I practice in Tennessee, and though no locally-transmitted cases of Zika virus have been reported here, our phones are ringing off the hook with pregnant patients who are utterly terrified. Their reaction is understandable: You can’t turn on the TV or scroll through your newsfeed lately without being bombarded by frightening images of babies with birth defects and headlines of the coming “Zika plague.” And, in a general sense, the alarm is warranted – Zika is a serious and immediate health threat in areas where the virus is spreading. But how scared should you be when no evidence of spreading Zika has been found where you live?
Here’s how I’m responding to the questions my scared patients, not living in Zika territory, are asking.
What is Zika?
Zika is a virus that causes a mild flu-like illness. It is transmitted by mosquitoes, but also can be transmitted sexually. The most common symptoms are rash, red eyes, fever and/or joint pain; however, many people will have no symptoms at all. For most adults, getting Zika just means feeling crummy for a couple days, with no lasting effects. But for pregnant women, Zika is much more dangerous – it’s been found to be one of the rare illnesses that crosses the placenta and can infect a fetus. The virus attacks the baby’s brain and nerves and can cause severe birth defects and even stillbirth. There is no vaccine or treatment for Zika virus.
When in pregnancy does Zika affect the baby?
Zika affects the development of the baby’s nerves and brain, so there is no “safe” time in pregnancy to get the virus. Luckily, not all babies born to moms with Zika are affected. Of women who contract Zika virus during their pregnancy between 1-29% of babies are affected, with even fewer (1-13%) having severe microcephaly (abnormally small head).
Will Zika spread further into the U.S.?
As an OB/GYN, this is a difficult question to answer because we really don’t know. The mosquito that transmits the virus does live in the southeast region of the U.S., so it is quite possible for it to continue to spread. However, we don’t know for sure if or when it might happen.
Should I get pregnant?
If you or your partner have recently traveled somewhere where Zika is spreading, wait 2 months after you return before trying to conceive – for men, this means using condoms for 2 months after travel. Men who were actually diagnosed with Zika infection are being advised to use condoms for 6 months.
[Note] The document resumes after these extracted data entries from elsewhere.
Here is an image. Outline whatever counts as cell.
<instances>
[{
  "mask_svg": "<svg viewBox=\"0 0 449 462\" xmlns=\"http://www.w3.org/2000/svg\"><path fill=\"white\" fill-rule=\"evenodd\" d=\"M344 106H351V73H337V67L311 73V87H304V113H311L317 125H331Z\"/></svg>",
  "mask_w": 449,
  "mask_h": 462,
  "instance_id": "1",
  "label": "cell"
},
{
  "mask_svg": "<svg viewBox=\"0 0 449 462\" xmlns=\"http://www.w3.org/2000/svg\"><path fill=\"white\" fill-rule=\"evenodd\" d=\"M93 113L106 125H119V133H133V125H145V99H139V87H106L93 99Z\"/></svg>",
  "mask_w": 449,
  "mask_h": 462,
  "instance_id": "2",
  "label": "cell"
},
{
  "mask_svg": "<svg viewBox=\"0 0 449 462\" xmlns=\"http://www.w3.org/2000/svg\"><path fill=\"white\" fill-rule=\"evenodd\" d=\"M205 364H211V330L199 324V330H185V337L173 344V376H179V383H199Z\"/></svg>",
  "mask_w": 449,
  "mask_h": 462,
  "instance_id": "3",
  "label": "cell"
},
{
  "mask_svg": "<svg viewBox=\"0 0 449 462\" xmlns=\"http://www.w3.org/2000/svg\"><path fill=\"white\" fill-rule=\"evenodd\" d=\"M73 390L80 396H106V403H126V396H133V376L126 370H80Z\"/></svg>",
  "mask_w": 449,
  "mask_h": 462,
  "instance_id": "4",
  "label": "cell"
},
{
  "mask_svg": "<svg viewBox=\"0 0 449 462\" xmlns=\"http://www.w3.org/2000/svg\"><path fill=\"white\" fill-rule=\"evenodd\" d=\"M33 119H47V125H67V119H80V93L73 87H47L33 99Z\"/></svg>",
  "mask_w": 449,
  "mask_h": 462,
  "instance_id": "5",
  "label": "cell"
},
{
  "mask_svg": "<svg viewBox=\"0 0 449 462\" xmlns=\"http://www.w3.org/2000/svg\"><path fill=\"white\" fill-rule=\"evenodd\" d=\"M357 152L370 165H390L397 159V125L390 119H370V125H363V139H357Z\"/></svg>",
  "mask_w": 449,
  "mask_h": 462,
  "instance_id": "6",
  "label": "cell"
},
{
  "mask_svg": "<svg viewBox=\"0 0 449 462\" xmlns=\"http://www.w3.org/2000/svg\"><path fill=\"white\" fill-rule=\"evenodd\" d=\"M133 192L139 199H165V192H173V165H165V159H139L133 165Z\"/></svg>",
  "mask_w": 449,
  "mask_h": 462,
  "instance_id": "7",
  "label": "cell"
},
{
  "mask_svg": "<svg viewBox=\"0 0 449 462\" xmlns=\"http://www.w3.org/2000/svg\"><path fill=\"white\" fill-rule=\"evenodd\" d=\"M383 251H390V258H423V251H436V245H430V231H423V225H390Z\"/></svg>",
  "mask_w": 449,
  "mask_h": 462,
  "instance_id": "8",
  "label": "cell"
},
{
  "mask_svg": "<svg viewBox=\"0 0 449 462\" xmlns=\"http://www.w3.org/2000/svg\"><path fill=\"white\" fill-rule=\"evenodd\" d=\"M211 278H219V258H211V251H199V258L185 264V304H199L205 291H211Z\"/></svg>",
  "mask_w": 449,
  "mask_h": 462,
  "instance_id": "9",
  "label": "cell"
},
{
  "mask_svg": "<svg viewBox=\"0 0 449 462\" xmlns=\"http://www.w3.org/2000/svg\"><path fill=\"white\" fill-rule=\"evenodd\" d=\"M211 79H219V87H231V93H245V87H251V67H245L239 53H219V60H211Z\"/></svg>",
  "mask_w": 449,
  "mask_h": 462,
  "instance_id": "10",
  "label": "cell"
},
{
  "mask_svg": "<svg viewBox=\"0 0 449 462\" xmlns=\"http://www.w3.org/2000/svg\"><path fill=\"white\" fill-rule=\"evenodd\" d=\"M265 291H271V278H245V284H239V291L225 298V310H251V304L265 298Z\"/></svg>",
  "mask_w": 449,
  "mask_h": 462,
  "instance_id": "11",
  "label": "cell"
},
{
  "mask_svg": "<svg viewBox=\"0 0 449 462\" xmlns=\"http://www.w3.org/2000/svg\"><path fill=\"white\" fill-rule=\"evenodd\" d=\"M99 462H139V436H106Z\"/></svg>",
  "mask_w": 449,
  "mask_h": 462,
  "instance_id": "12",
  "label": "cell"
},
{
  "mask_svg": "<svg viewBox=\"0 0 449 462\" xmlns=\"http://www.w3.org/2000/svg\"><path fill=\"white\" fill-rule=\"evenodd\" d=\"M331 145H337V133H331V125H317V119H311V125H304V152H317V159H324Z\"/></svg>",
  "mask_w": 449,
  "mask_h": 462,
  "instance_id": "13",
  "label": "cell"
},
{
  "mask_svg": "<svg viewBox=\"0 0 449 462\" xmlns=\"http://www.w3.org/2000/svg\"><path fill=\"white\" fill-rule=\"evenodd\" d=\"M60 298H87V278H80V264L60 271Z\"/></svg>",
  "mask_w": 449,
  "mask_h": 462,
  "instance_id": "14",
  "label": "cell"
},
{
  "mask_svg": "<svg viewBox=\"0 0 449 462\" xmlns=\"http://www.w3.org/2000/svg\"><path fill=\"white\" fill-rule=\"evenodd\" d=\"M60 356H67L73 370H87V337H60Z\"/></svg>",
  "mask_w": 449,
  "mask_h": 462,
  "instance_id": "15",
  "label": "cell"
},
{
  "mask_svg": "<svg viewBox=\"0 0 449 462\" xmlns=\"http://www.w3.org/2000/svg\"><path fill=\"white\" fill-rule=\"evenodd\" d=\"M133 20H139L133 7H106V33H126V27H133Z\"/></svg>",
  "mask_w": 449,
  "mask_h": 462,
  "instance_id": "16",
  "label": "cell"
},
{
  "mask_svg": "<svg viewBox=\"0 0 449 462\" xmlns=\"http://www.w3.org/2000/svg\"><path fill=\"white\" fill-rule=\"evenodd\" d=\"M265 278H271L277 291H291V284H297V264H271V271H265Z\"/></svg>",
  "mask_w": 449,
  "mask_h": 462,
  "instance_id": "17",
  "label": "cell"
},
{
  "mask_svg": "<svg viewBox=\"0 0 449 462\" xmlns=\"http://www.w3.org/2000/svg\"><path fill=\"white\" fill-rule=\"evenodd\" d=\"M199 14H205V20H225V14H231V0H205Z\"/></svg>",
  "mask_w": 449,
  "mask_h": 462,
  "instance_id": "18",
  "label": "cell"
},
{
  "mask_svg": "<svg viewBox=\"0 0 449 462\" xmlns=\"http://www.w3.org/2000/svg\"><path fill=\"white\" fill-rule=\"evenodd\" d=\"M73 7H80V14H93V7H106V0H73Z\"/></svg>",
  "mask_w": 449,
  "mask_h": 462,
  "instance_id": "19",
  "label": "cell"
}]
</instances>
And, it probably goes without saying, if you or your partner are planning to travel somewhere with locally-transmitted Zika cases, you should wait until you are finished traveling to that area before getting pregnant (and then follow the timing guidelines mentioned above). You can check the WHO website for the most up to date information on where Zika has spread.
If neither you nor your partner has traveled somewhere Zika has been found, and if you’re not planning to travel, then you should be fine to conceive. The angst comes into play for those women who live in the areas of the country that are very near locally active Zika. Since we can’t know when or if it will spread further into the U.S., the decision as to whether to conceive will have to be made individually based on risks and benefits. We also have to take into account that we do not know how long Zika will continue to be active. For some women, their biological clocks have them on too tight of a schedule to “wait out” the Zika.
How can I protect myself?
The most important way to protect yourself is to avoid traveling to an area of active Zika infection – and that goes for your partner, too. If either, or both, of you MUST travel, then use precautions:
- Use mosquito repellent that contain: DEET, Picaridin, IR3535, Oil of Eucalyptus, Para-menthane-3,8-diol
- Wear long sleeves
- Stay indoors with screens on windows
- After returning, women should wait 2 months before trying to conceive. Men should use condoms for 2 months (6 months if they were infected with Zika)
If you are pregnant and must travel to a Zika-affected area, or if you find out that an area you traveled to within the last 3 months now has locally-transmitted Zika virus cases, then contact your doctor or local health department for a blood test.
For those not traveling to, or living in, Zika-affected areas, there’s no official word from the CDC on what precautionary measures to take. I encourage my patients here in Tennessee to make an informed decision based on the risk – and being that we are in an area where there are no documented locally-transmitted cases, the overall risk of transmission is extremely low.
Zika virus is scary and there is a lot we don’t know yet. The medical community is very concerned with how it will affect our patients, so we are following the CDC and WHO updates closely. The current best practice remains to avoid Zika-affected areas if at all possible, and if not, take the recommended precautions and follow up closely with your provider.